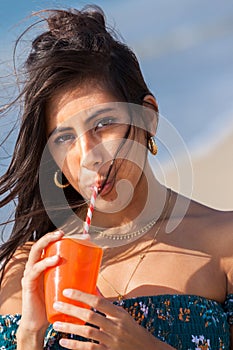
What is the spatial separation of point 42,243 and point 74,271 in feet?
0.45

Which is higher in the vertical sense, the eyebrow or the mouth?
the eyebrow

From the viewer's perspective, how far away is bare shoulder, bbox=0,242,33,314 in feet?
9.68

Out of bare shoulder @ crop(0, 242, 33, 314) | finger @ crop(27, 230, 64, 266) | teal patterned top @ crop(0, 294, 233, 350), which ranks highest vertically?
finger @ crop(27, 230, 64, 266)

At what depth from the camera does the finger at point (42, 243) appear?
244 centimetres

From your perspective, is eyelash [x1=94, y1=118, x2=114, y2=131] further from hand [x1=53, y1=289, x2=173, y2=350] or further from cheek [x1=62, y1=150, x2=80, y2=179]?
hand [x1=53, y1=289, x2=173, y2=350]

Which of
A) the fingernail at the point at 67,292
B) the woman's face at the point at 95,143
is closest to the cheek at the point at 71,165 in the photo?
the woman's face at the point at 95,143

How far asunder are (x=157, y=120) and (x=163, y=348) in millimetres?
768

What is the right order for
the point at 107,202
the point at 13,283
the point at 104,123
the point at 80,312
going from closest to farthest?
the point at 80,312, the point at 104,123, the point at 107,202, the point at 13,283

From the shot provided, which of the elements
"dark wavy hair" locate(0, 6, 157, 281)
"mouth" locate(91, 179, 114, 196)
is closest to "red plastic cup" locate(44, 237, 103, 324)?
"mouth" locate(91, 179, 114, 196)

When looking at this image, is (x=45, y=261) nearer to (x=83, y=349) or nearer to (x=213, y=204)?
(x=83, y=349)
--------------------------------------------------
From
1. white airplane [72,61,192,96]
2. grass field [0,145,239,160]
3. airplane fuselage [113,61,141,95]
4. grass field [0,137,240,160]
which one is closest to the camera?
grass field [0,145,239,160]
--------------------------------------------------
● **PROBLEM STATEMENT**
List every line of the data above that contains the string "woman".

● **RESULT**
B) the woman's face at the point at 95,143
the woman's face at the point at 95,143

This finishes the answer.